EXERCISE DESCRIPTION: Can you reproduce, word for word, everything in the animal shelter article from "Even challenging pets" down to "for some pets."?

PAGE EXCERPT:
%%
If you're a homeless pet, the Bonnie L. Hays Small Animal Shelter leaves a light on for you.
The shelter takes in all stray animals in Washington County. “We are one of the safest counties in America to be a homeless pet,” says Jennifer Keene, the shelter’s Animal Behavior and Outreach Coordinator for the shelter. “We work extremely hard to make sure every animal has the best possible outcome.”
Job one is returning animals to their owners
The shelter staff not only scans for microchips and identification on animals coming into the shelter, they also actively search craigslist and other social media looking for people who have lost pets that might be a match for those in the shelter. As a result, the shelter's return-to-owner rate is "two to three times the national average," says Keene.
"When Animal Services Officers pick animals up in the field. We prefer to reunite the pet with the owner, rather than bring them in and impound them and charge more fees," she shares, adding that they often agree to deliver animals to the owner’s home. t"We always want to return the pet as quickly and easily as possible. Our officers and shelter staff are pretty awesome."
Dogs and cats not reunited with their owners — like strays with outdated microchips or no ID at all or animals whose owners choose not to come for them — find a second life at the shelter.
Animals are rehabilitated mentally and physically
The Bonnie Hays Animal Shelter has an in-house veterinarian and community partnerships with other veterinarians, so animals who aren't healthy when they come in can be saved. “For example, Roy, a stray cat recently brought in, had been attacked and his wounds were infected. Staff cleaned his wounds and treated in for infection and pain. He will recover in foster care and then be available for adoption.
Staff and volunteers also provide behavior enrichment, interventions and training for animals in the shelter in order to keep them mentally healthy during their stay and to prepare them for adoption. "We have a read-to-dogs program that's really popular with our volunteers," Keene says. "The dogs sit and listen to someone speaking to them in a pleasant voice; it's a break from the shelter environment, time like they would have in a home."
Even challenging pets find homes. While the shelter adopts out hundreds of animals every year, it also works very closely with a wide variety of local, reputable rescue groups that can be a better environment than the shelter for some pets.
"We’ve had adopters choose pets they know have cancer, or chronic illnesses requiring ongoing care, or the elderly. We’ve adopted out 14-year-old pets. It's amazing. People open their hearts to the less perfect ones and that's so encouraging."
The numbers reflect this shelter's success.
"Our success is due to collaboration between staff, volunteers, donors and community — even someone calling because they see a dog running in traffic — we really can't do what we do without our community."
Keene loves working with pets, but says, "It's also the relationship between people and their animals. I'll see a car come tearing in, practically on two wheels, and I'll just know — someone's here to pick up a lost pet! The pure joy, the pet they were worried they'd never see again, is here at the shelter, safe. It's a beautiful thing."
%%
Collected data:
%%
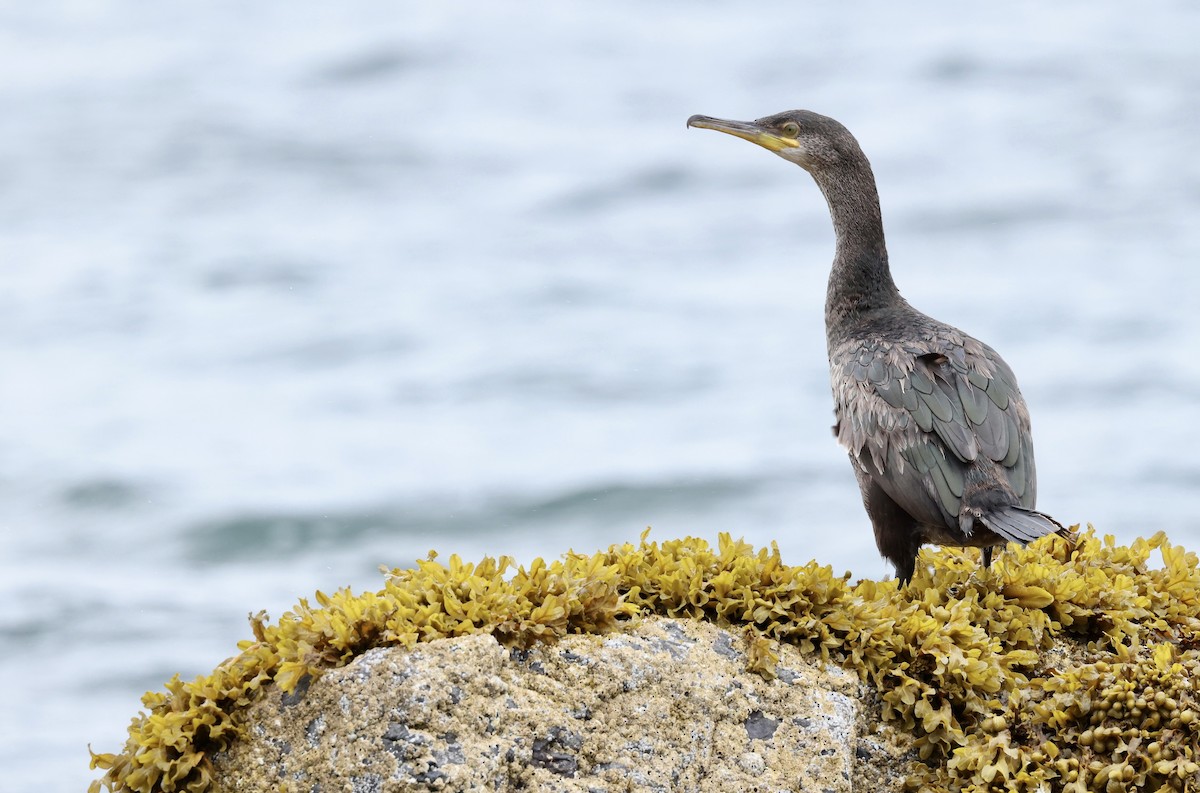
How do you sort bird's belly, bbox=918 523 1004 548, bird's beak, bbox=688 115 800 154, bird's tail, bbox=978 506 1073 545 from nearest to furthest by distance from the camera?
bird's tail, bbox=978 506 1073 545 < bird's belly, bbox=918 523 1004 548 < bird's beak, bbox=688 115 800 154

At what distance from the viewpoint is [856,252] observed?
6.44m

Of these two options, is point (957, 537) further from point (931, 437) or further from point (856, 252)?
point (856, 252)

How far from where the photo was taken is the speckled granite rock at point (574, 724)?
352 centimetres

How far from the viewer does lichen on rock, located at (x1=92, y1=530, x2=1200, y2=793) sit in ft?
→ 12.1

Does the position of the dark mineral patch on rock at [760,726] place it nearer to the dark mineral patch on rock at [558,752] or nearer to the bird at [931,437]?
the dark mineral patch on rock at [558,752]

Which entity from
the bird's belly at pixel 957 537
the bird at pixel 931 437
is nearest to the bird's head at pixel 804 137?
the bird at pixel 931 437

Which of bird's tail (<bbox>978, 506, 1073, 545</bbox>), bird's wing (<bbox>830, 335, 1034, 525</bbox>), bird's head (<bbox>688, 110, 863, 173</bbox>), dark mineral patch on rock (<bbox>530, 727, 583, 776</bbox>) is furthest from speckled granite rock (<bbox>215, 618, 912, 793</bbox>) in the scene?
bird's head (<bbox>688, 110, 863, 173</bbox>)

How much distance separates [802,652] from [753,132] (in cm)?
345

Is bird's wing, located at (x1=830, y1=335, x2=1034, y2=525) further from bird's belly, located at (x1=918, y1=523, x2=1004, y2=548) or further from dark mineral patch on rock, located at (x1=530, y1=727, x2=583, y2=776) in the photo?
dark mineral patch on rock, located at (x1=530, y1=727, x2=583, y2=776)

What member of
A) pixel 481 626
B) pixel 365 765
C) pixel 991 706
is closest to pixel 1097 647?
pixel 991 706

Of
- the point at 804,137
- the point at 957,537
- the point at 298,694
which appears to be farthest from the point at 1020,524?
the point at 804,137

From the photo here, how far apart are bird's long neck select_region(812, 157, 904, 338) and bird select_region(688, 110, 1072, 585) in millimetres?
180

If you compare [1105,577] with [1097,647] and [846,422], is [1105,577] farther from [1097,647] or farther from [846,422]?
[846,422]

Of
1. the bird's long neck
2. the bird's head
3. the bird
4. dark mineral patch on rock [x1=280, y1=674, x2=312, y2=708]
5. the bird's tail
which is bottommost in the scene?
dark mineral patch on rock [x1=280, y1=674, x2=312, y2=708]
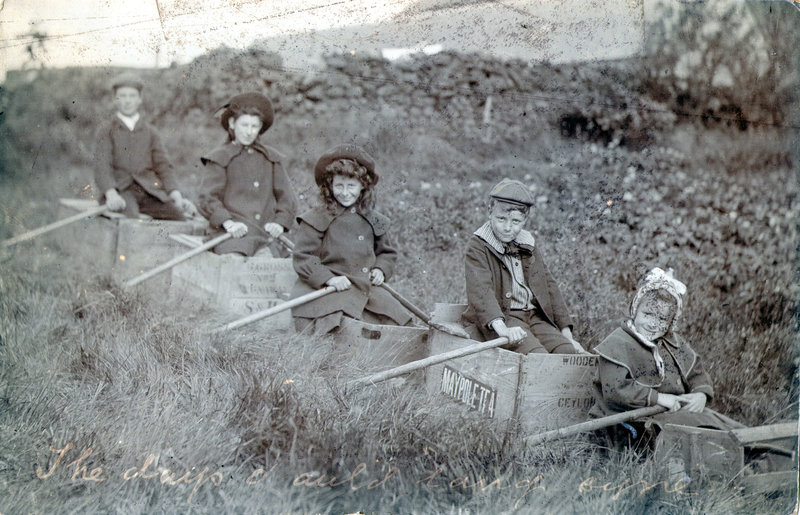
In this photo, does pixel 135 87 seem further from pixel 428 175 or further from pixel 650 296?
pixel 650 296

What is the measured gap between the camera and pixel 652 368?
3.20 m

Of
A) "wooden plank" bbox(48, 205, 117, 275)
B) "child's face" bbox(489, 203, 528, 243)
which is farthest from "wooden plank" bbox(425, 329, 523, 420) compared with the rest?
"wooden plank" bbox(48, 205, 117, 275)

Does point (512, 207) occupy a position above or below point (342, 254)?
above

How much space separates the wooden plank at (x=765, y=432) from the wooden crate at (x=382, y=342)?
1.43 metres

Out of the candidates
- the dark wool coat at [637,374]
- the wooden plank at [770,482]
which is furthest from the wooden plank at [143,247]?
the wooden plank at [770,482]

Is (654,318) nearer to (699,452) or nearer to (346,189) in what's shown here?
(699,452)

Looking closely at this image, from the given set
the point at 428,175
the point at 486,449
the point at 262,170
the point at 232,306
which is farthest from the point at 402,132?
the point at 486,449

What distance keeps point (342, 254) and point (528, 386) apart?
1.11 m

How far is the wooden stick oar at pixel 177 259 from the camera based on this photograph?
3584mm

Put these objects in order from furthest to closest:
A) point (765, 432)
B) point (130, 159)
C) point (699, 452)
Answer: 1. point (130, 159)
2. point (765, 432)
3. point (699, 452)

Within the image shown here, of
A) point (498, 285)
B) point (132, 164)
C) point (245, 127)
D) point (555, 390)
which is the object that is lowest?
point (555, 390)

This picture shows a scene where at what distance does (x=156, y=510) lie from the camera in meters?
3.08

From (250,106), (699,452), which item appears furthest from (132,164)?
(699,452)

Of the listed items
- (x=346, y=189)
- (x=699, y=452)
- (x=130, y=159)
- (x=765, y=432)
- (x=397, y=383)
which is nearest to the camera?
(x=699, y=452)
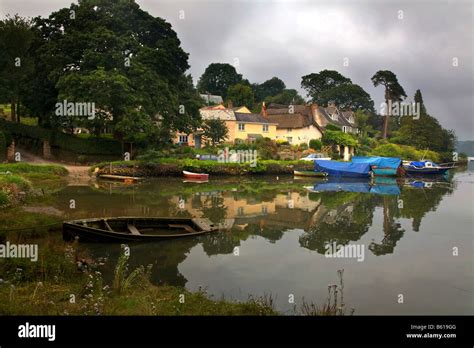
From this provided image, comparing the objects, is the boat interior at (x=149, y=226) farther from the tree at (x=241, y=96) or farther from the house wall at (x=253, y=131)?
the tree at (x=241, y=96)

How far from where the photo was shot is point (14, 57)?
41.6 m

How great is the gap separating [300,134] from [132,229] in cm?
5410

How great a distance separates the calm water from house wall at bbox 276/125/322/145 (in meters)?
36.1

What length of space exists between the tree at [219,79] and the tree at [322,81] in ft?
70.1

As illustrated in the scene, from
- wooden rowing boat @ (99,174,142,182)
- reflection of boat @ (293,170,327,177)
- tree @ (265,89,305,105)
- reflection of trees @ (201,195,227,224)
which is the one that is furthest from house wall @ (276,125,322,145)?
reflection of trees @ (201,195,227,224)

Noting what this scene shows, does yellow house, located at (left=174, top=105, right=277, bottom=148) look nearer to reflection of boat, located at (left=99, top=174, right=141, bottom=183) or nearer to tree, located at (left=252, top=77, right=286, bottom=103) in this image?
reflection of boat, located at (left=99, top=174, right=141, bottom=183)

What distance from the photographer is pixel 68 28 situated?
142 ft

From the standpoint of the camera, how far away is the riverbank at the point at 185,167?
39688mm

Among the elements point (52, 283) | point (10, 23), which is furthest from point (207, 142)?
point (52, 283)

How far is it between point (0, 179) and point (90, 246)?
29.3ft

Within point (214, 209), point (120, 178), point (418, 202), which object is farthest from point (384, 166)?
point (214, 209)

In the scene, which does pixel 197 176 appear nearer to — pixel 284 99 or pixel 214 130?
pixel 214 130

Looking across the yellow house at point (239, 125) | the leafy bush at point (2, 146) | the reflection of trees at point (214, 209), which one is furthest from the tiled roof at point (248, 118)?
the reflection of trees at point (214, 209)

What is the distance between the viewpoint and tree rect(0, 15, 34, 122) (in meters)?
40.8
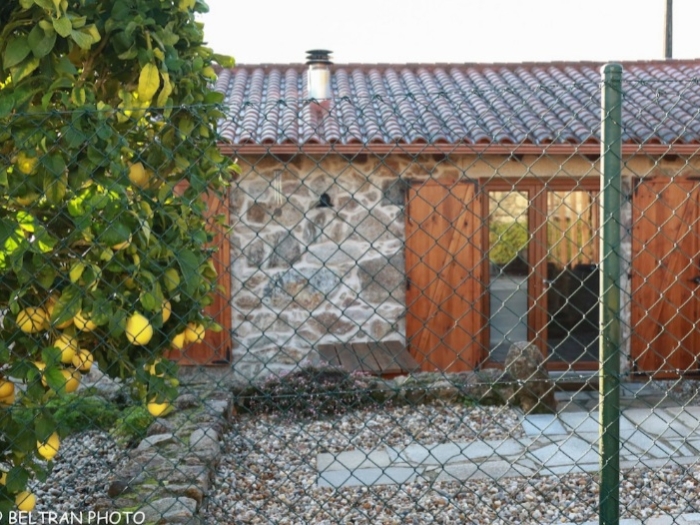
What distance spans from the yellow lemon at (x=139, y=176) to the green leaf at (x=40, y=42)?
45cm

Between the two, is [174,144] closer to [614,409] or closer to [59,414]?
[614,409]

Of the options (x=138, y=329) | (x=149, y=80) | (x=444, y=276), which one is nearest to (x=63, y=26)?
(x=149, y=80)

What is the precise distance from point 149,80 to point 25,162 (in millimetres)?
477

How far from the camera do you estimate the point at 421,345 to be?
8859 mm

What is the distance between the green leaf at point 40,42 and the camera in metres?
2.65

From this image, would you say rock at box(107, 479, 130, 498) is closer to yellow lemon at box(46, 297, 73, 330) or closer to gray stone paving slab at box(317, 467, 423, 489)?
gray stone paving slab at box(317, 467, 423, 489)

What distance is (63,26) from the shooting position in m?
2.58

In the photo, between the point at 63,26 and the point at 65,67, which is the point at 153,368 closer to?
the point at 65,67

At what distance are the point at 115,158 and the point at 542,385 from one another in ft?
15.4

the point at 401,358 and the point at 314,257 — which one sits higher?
the point at 314,257

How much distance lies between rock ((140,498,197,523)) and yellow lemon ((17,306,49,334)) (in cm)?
89

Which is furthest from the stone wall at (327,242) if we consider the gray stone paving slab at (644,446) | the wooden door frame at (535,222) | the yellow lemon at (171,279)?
the yellow lemon at (171,279)

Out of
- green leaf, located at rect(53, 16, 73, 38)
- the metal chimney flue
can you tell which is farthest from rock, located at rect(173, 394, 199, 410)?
the metal chimney flue

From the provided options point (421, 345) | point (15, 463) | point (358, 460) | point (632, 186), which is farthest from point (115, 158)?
point (632, 186)
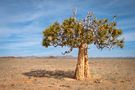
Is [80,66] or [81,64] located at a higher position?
[81,64]

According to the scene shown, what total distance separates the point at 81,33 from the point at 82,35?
214mm

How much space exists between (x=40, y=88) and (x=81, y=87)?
11.2 ft

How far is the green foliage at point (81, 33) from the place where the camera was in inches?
1091

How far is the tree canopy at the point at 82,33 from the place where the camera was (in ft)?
90.9

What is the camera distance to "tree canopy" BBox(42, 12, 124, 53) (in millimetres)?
27719

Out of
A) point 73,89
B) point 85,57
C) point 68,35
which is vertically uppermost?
point 68,35

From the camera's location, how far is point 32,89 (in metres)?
23.0

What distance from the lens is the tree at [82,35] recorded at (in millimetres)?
27750

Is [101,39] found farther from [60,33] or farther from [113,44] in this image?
[60,33]

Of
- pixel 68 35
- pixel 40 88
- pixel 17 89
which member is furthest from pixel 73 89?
pixel 68 35

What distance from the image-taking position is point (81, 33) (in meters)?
28.0

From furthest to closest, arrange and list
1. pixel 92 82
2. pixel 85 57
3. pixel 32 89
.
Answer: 1. pixel 85 57
2. pixel 92 82
3. pixel 32 89

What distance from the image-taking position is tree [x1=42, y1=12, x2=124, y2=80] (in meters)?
27.8

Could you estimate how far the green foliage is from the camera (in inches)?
1091
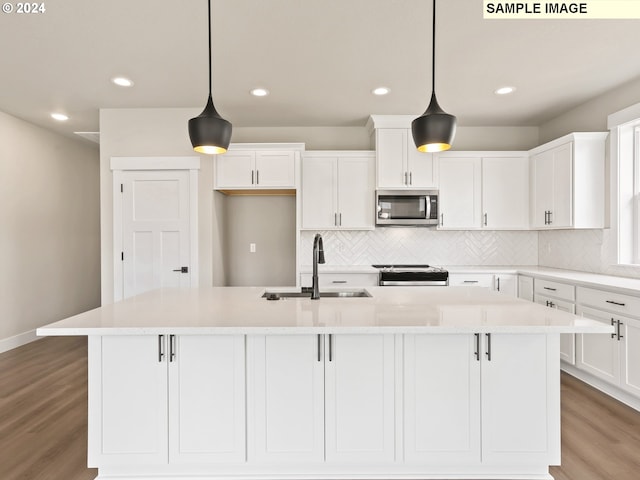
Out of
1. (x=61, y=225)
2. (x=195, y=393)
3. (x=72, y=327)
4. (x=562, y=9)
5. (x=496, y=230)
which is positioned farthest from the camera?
(x=61, y=225)

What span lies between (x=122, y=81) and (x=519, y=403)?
3833 millimetres

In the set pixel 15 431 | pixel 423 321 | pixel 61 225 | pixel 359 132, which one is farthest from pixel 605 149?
pixel 61 225

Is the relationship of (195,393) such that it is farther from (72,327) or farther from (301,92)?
(301,92)

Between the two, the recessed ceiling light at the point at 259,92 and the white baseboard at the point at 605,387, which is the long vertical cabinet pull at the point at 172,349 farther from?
the white baseboard at the point at 605,387

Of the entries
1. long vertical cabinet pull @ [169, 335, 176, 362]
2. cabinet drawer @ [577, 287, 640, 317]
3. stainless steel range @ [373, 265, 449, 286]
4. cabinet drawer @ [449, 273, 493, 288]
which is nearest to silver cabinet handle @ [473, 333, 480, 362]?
long vertical cabinet pull @ [169, 335, 176, 362]

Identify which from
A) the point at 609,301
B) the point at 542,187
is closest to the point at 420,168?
the point at 542,187

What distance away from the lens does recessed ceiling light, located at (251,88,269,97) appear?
3.54 metres

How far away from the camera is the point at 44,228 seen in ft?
15.8

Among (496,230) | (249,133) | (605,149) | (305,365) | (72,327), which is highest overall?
(249,133)

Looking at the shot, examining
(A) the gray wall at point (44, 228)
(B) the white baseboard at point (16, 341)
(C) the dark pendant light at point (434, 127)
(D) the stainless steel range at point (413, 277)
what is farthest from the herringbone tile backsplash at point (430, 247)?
(B) the white baseboard at point (16, 341)

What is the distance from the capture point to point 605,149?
3646mm

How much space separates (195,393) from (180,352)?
217 mm

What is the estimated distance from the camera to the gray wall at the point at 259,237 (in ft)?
15.9

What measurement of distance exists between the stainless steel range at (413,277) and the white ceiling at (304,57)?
1.76 meters
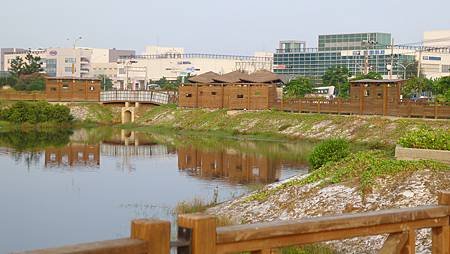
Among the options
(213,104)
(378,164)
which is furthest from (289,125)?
(378,164)

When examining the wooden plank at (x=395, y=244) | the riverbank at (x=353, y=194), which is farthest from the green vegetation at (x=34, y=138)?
the wooden plank at (x=395, y=244)

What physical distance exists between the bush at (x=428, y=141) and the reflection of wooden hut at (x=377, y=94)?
2849 cm

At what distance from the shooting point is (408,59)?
13150 cm

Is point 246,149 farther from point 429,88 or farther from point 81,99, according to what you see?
point 429,88

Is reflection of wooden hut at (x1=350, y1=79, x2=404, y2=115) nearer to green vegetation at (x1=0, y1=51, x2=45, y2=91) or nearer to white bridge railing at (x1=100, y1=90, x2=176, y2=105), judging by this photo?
white bridge railing at (x1=100, y1=90, x2=176, y2=105)

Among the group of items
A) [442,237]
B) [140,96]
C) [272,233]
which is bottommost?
[442,237]

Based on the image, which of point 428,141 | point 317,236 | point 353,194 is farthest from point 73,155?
point 317,236

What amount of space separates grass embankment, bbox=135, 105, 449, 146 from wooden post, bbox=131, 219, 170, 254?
117 ft

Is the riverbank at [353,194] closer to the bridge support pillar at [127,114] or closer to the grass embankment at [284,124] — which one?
the grass embankment at [284,124]

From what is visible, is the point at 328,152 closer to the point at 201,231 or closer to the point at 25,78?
the point at 201,231

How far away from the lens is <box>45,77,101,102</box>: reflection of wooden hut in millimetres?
68188

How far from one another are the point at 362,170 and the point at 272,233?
12857 millimetres

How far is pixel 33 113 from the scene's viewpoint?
61.4m

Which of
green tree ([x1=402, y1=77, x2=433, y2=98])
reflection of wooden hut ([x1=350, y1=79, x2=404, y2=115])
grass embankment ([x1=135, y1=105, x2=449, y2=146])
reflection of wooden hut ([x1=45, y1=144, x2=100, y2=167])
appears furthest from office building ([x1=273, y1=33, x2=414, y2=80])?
reflection of wooden hut ([x1=45, y1=144, x2=100, y2=167])
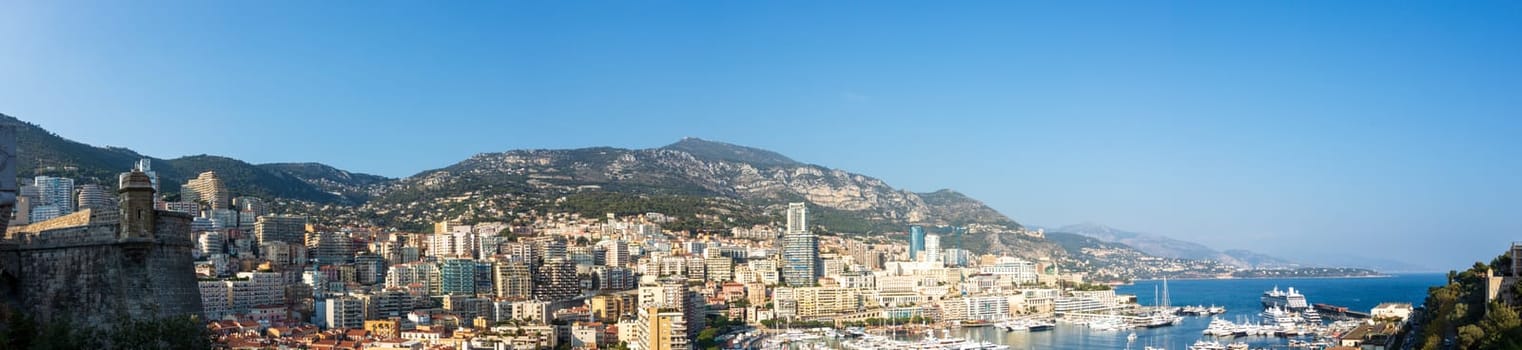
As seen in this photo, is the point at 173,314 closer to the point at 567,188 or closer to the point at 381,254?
the point at 381,254

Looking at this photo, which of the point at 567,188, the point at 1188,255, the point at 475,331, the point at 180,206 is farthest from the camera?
the point at 1188,255

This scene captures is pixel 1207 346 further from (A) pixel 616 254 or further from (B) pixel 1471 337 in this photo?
(A) pixel 616 254

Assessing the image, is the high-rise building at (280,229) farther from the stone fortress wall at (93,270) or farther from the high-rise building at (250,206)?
the stone fortress wall at (93,270)

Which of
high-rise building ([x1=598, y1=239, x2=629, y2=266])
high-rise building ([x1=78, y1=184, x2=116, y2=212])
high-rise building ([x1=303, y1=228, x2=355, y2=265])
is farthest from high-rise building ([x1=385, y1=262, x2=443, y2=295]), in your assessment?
high-rise building ([x1=598, y1=239, x2=629, y2=266])

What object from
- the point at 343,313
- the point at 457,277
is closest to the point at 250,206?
the point at 457,277

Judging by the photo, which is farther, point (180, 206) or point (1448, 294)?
point (180, 206)

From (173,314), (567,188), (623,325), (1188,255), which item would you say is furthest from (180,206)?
(1188,255)

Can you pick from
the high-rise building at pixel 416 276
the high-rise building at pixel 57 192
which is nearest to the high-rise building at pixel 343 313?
the high-rise building at pixel 416 276

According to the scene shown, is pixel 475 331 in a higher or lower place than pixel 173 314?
lower
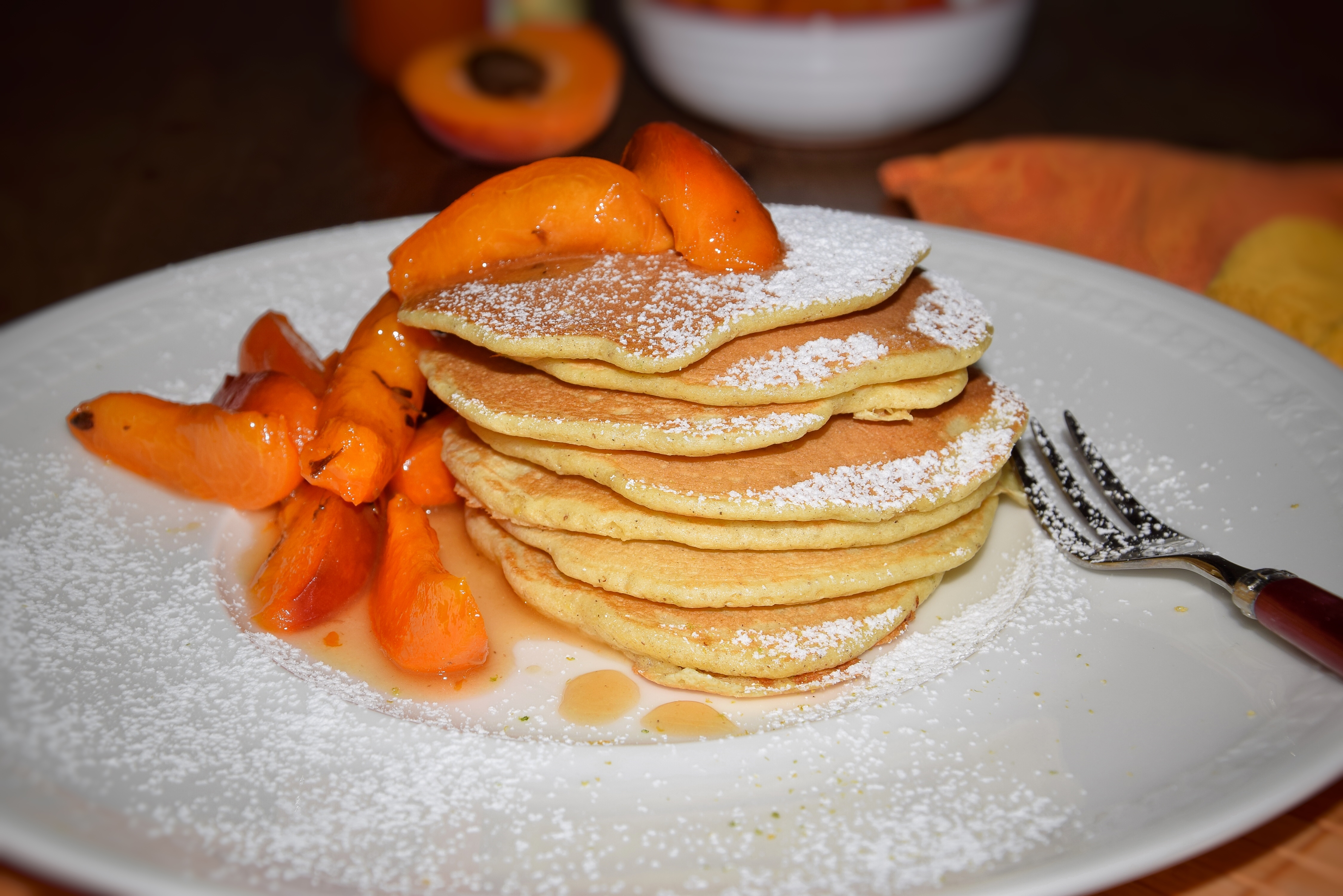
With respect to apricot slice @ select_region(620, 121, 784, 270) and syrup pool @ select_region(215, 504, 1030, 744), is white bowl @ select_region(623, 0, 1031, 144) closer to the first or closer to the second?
apricot slice @ select_region(620, 121, 784, 270)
%%
REPLY TO THE EXERCISE:
Even challenging pets find homes. While the shelter adopts out hundreds of animals every year, it also works very closely with a wide variety of local, reputable rescue groups that can be a better environment than the shelter for some pets.